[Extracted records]
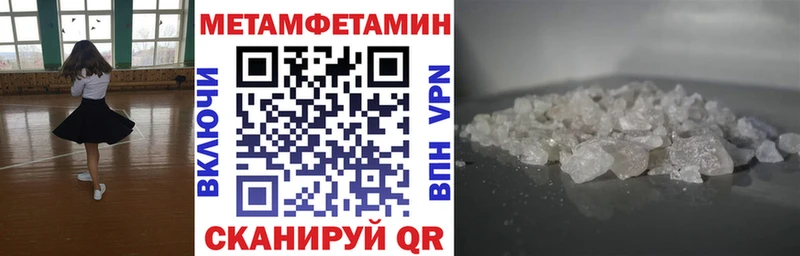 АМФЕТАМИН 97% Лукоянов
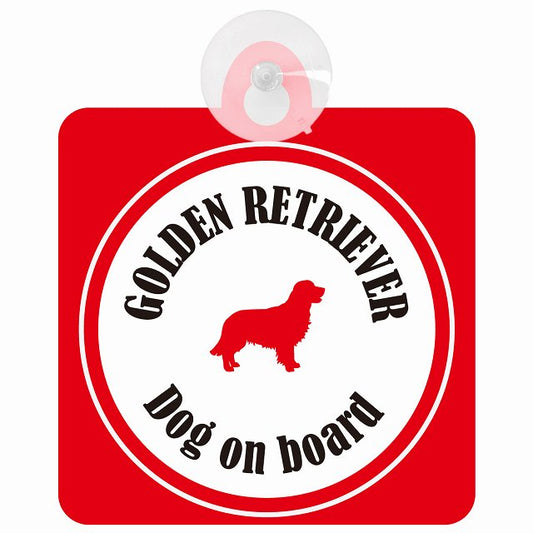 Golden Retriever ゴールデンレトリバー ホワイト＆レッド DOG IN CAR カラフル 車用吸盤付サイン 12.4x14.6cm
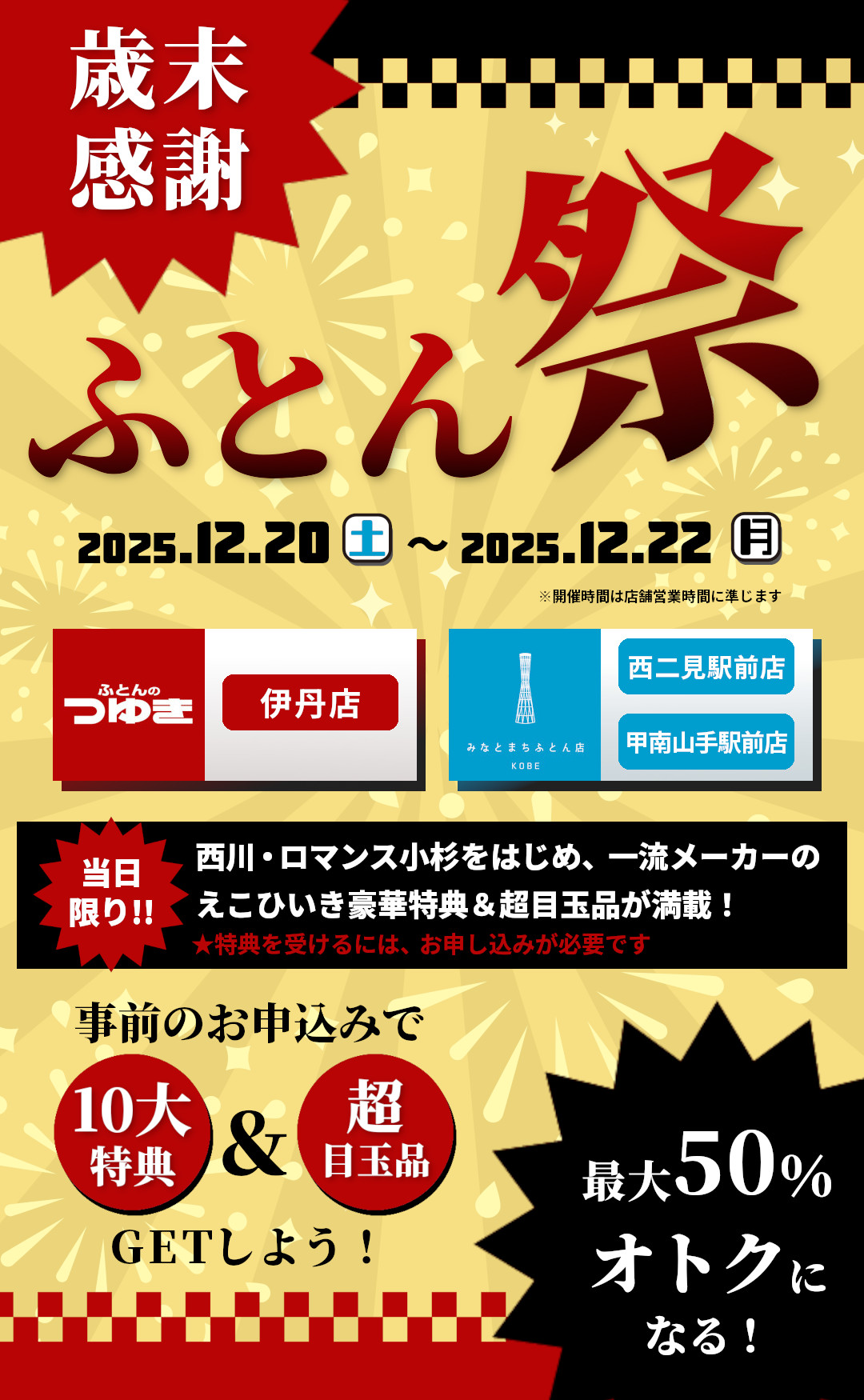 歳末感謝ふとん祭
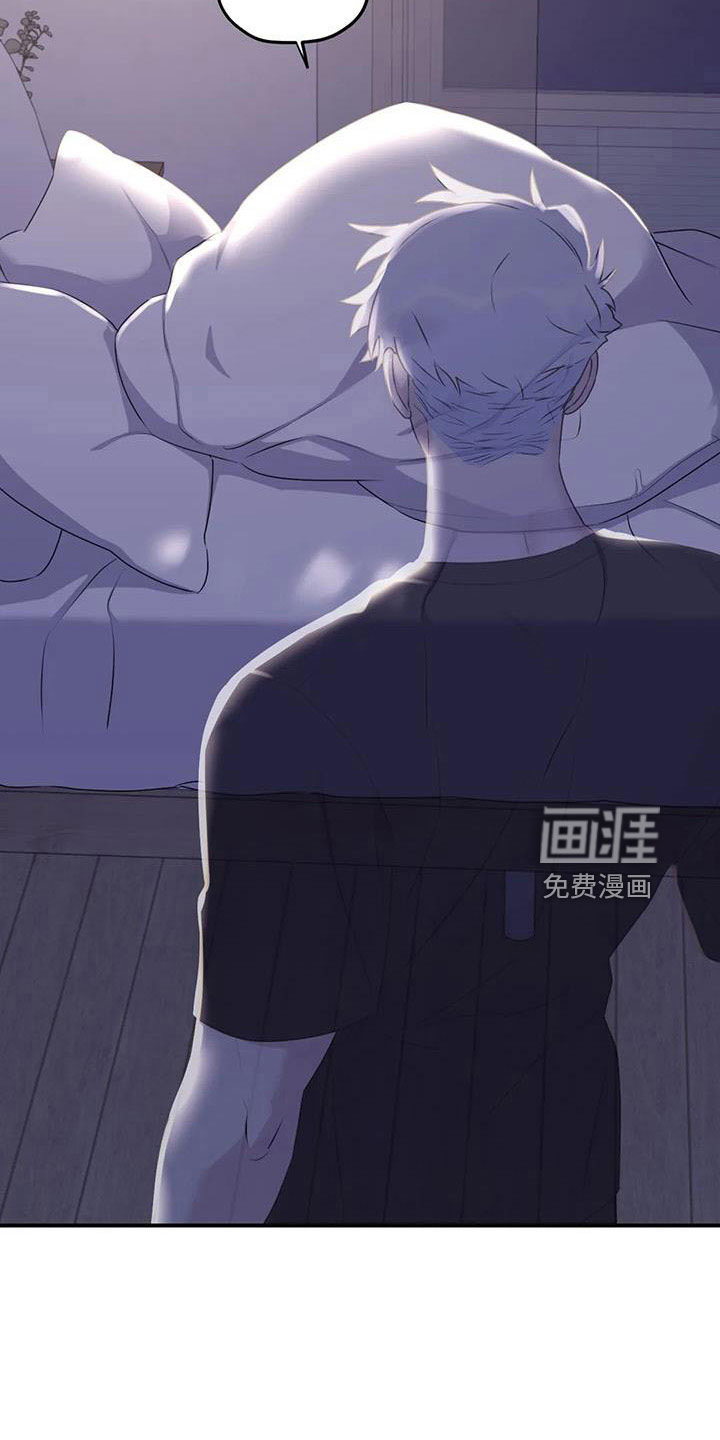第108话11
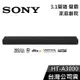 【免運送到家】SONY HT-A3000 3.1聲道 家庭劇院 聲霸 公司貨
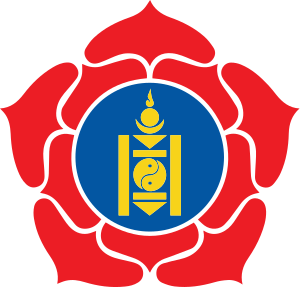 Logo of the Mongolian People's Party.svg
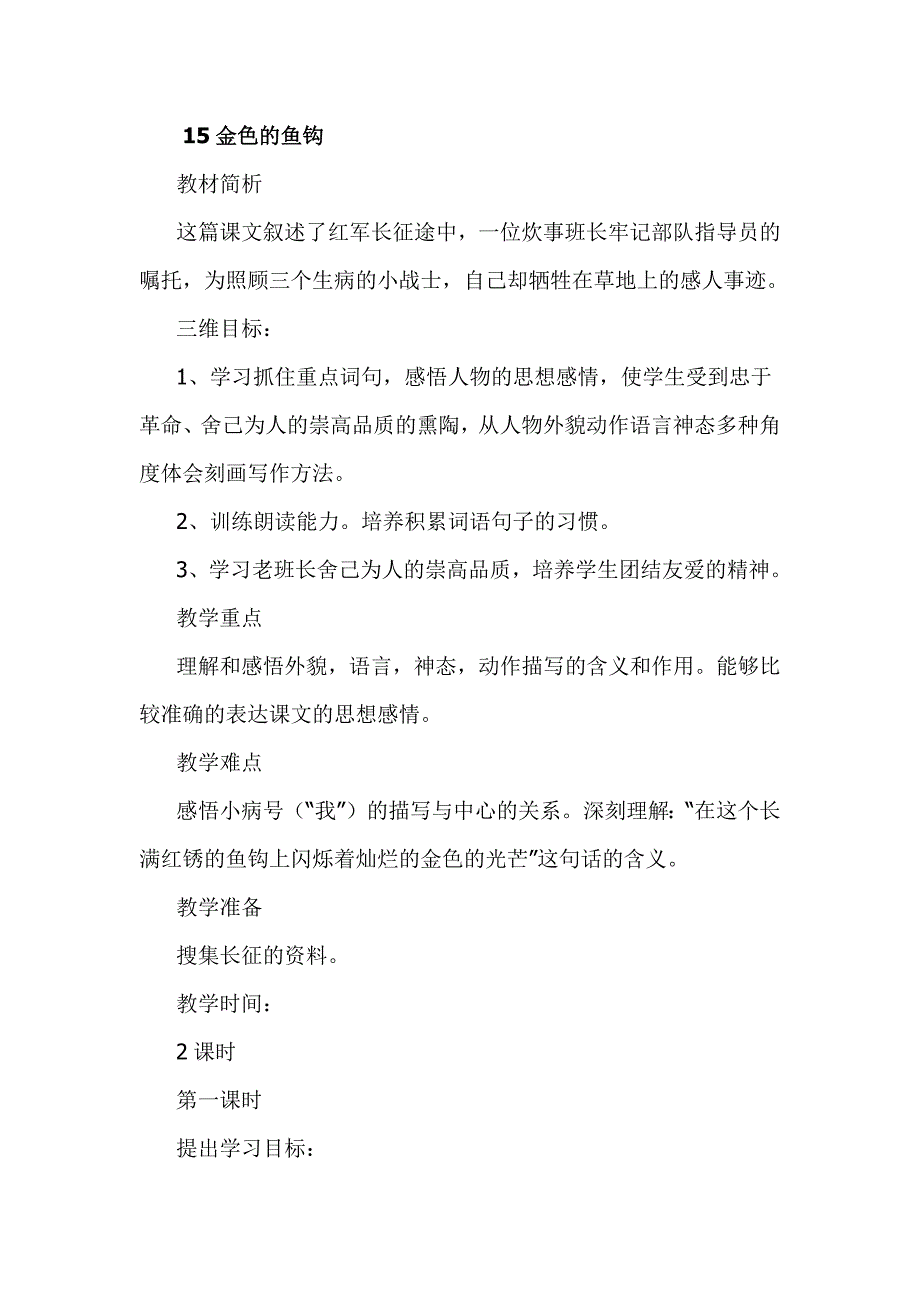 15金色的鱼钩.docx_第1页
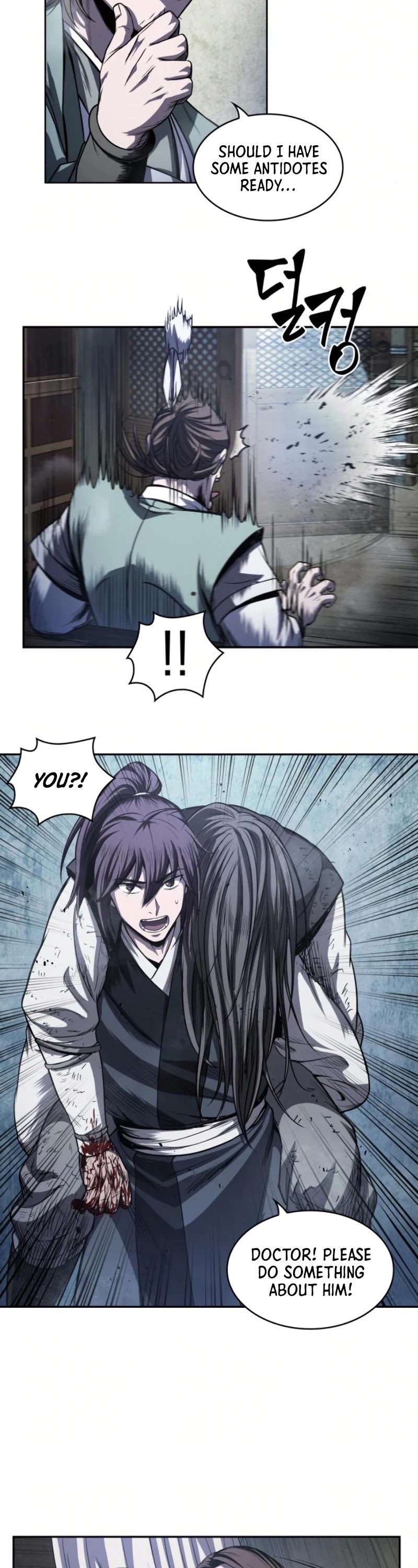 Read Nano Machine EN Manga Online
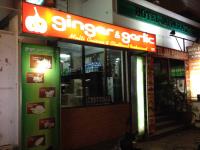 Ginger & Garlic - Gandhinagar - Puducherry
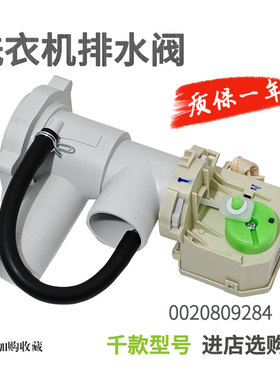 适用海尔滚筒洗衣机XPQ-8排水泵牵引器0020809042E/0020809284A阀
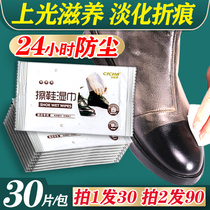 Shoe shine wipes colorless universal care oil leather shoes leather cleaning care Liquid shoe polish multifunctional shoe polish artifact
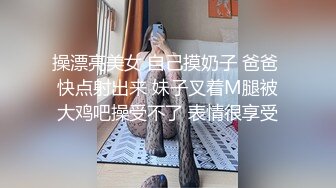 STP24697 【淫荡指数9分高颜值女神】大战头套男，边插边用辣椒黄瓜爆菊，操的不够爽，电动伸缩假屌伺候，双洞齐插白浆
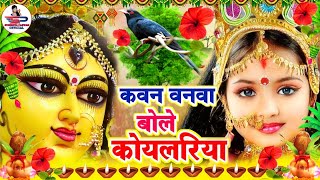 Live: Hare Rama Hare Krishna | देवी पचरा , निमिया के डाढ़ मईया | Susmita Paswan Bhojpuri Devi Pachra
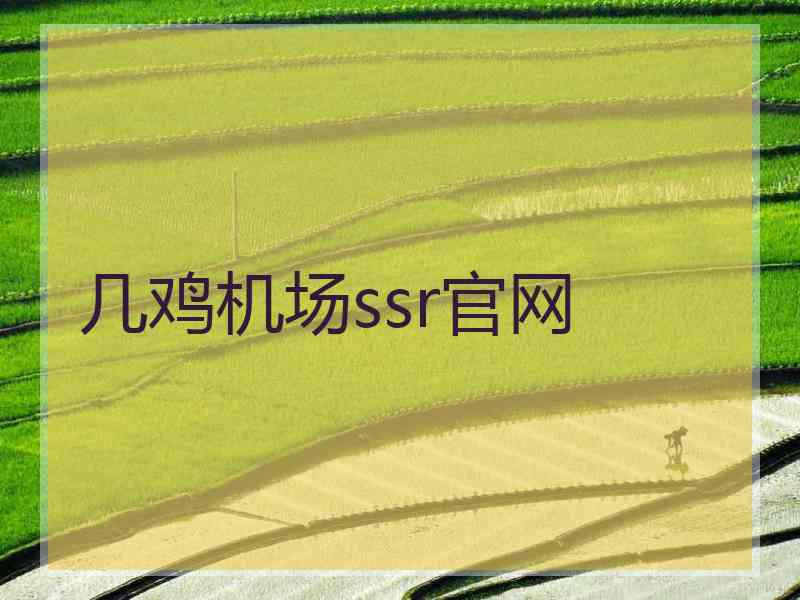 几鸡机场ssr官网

_What is needed_. Please give again only the lines from the one containing "Live: Hare Rama" through the last line of the entries above, exactly as they stand and without pictures.

_Answer to the problem_.
 Live: Hare Rama Hare Krishna | देवी पचरा , निमिया के डाढ़ मईया | Susmita Paswan Bhojpuri Devi Pachra
 几鸡机场ssr官网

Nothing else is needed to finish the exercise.